I couldn't stop the tears. Rushing like a waterfall, they left odd, black streaks of makeup on my cheeks. It was over. My life was over. Yes, this wasn't my first breakup; in ways, it's a whole lot different from a breakup. I found myself comparing it to a hit and run. He touched my heart, broke it, and ran. I just couldn't keep up.

I ripped a handful of tissue paper out of its little cardboard box, and blew my nose, hard. I'd been doing this all day, and my sinus' began to hurt, giving me the headache-from-hell. Then my phone made that familiar ding, and I stopped mid-blow.
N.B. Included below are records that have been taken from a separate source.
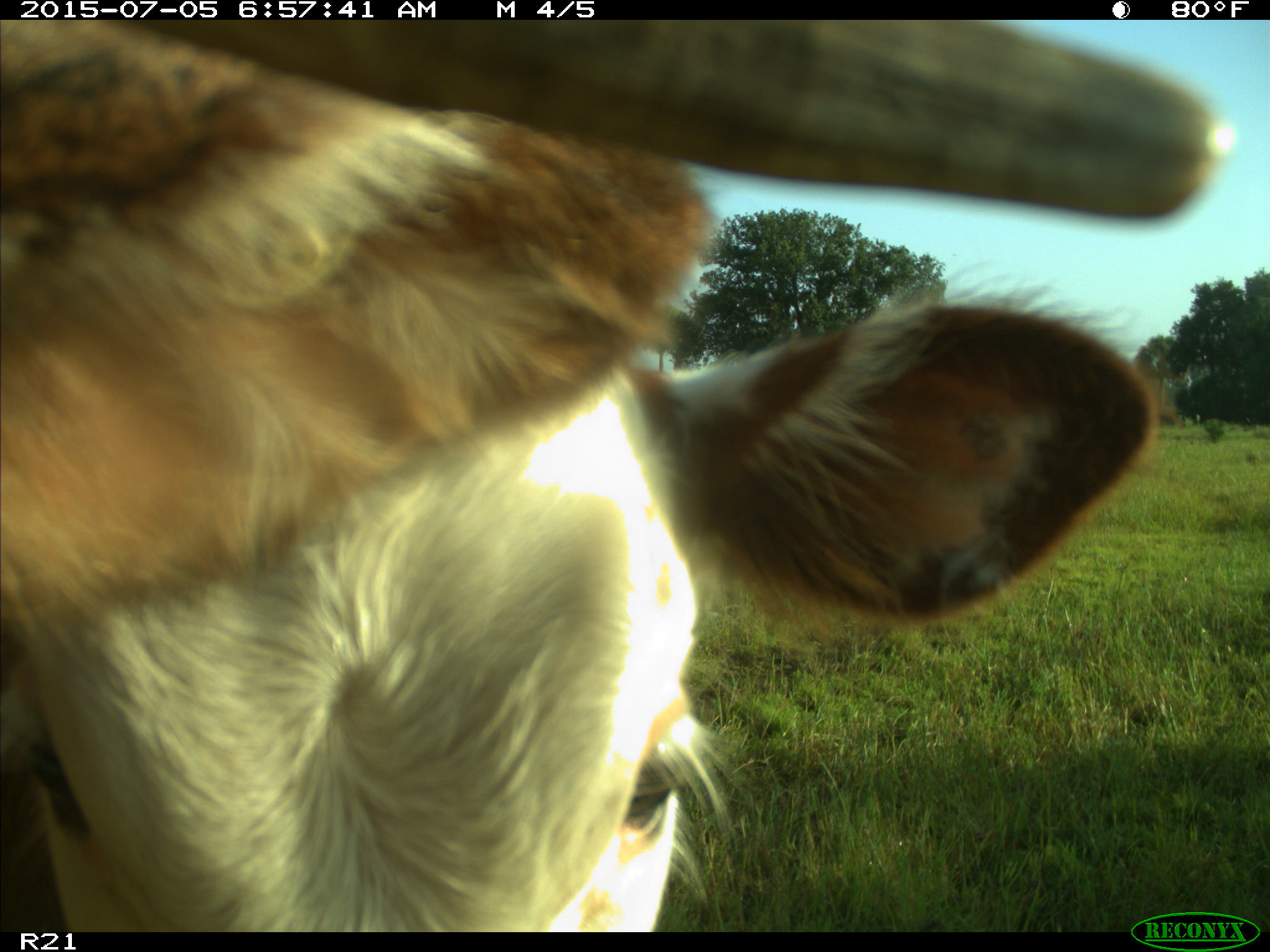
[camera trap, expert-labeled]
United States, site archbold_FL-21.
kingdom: Animalia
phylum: Chordata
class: Mammalia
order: Artiodactyla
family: Bovidae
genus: Bos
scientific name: Bos taurus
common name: domestic cow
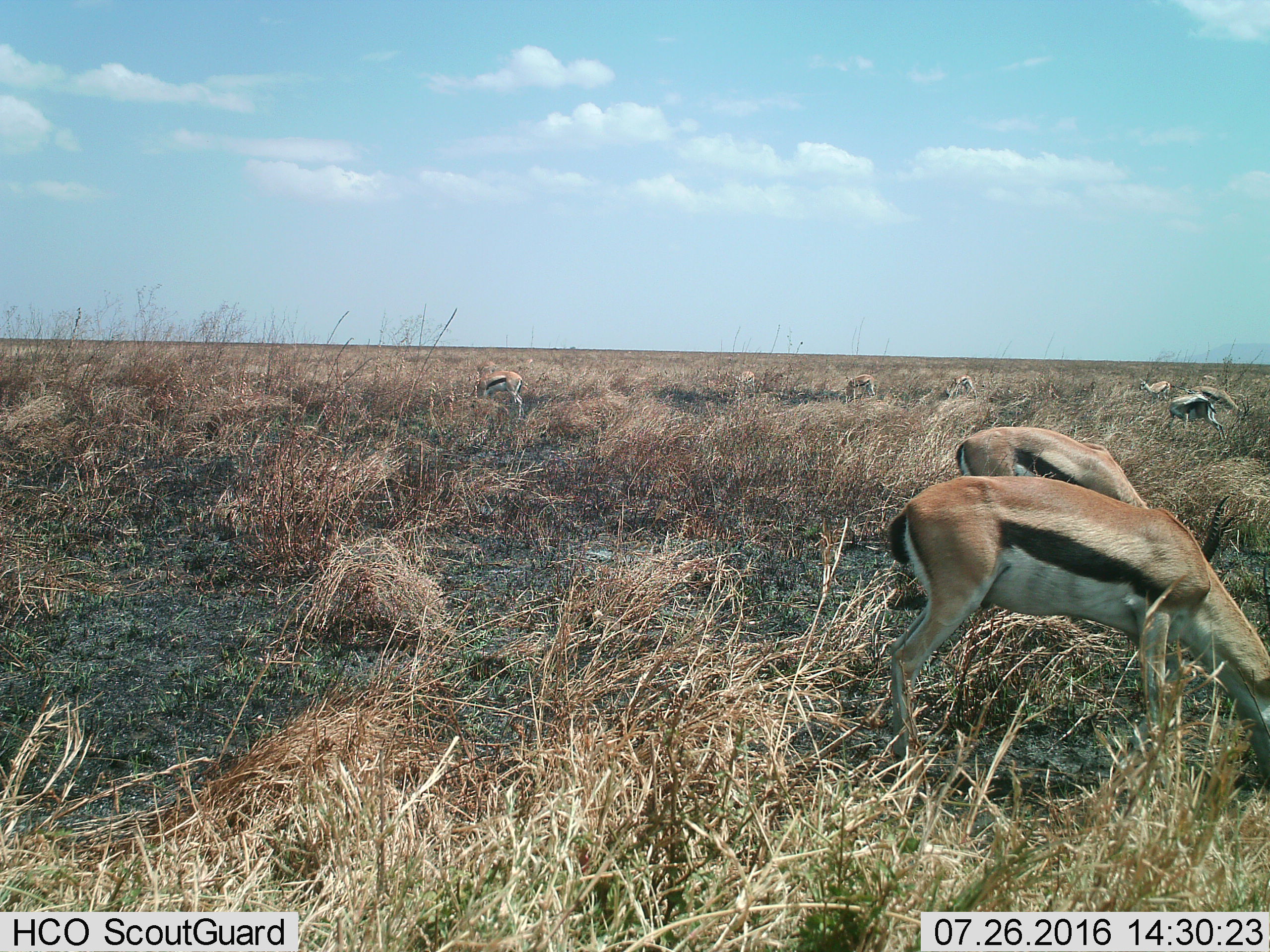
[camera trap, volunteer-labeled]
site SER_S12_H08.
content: unidentified animal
It couldn't be him...could it? Maybe he was apologizing. Maybe he had a change of heart, and wanted me back. But, no. That would be too good to be true.

This isn't a fairytale, Kerri.

Ding, it went again.

I didn't want to look, but I had to. If it was him then, I don't know what I'd do. Ruffling my sheets, I crawled over to my nightstand and picked it up. My heart sank. It was my best friend, and the love of my life's new girlfriend. I was filled with rage yet again, and tossed my phone across the room. It hit the wall, shattered and fell to the floor, which made me even angrier.

I sat there stuffing sheets into my mouth to muffle my cries for hours until I just cried myself to sleep. My last thought, strangely, was of a boy with scruffy brown hair. His face was blurred, but I knew he was laughing, and I chuckled along with him.

>>-->

It smelt like spring, and I love the smell of spring; flowers, with a sprinkle of rain. Sweet, and metallic. I remember, when I was little, how I would crawl out my window early in the mourning onto the roof. It was my secret hide-out-unfortunately, everyone on our street knew about it-and I would sit out there for hours just watching the world shift and stumble. People laughing, garage doors opening and closing...but if you got out there early enough, it would be totally quiet-nothing but the gentle rustle of trees, and the occasional lonely song of a bird. I long for that; an overwhelming nostalgia, but theres no roof to crawl out onto in my apartment.

My eyelids felt heavy and I had this nauseating feeling in the pit of my stomach, like I had just spun around in circles a million times. My pillow case was soaked in tears, with casual blotches of make-up, and I concluded that it looked like a giant, melting, colourful marshmallow as shuffled into the washroom.

I looked in the mirror and almost gagged. My face was all puffy from crying, my make-up was...everywhere-I mean, my face was covered in a disarray of eyeliner, mascara, and lipstick-and the hair on top of my head looked like something could live quite comfortably in there.

I can't go out like this. I can't live like this.

So I stripped down and hopped in the bath, turning the dial all the way up to hot. Steam rose from the spout and I watched as the artificial me melted into the water, stretching out in ugly shades of skin and black, like a liquid cloud. My limbs ached, and for the first time since first grade I was grateful for whoever invented the bathtub.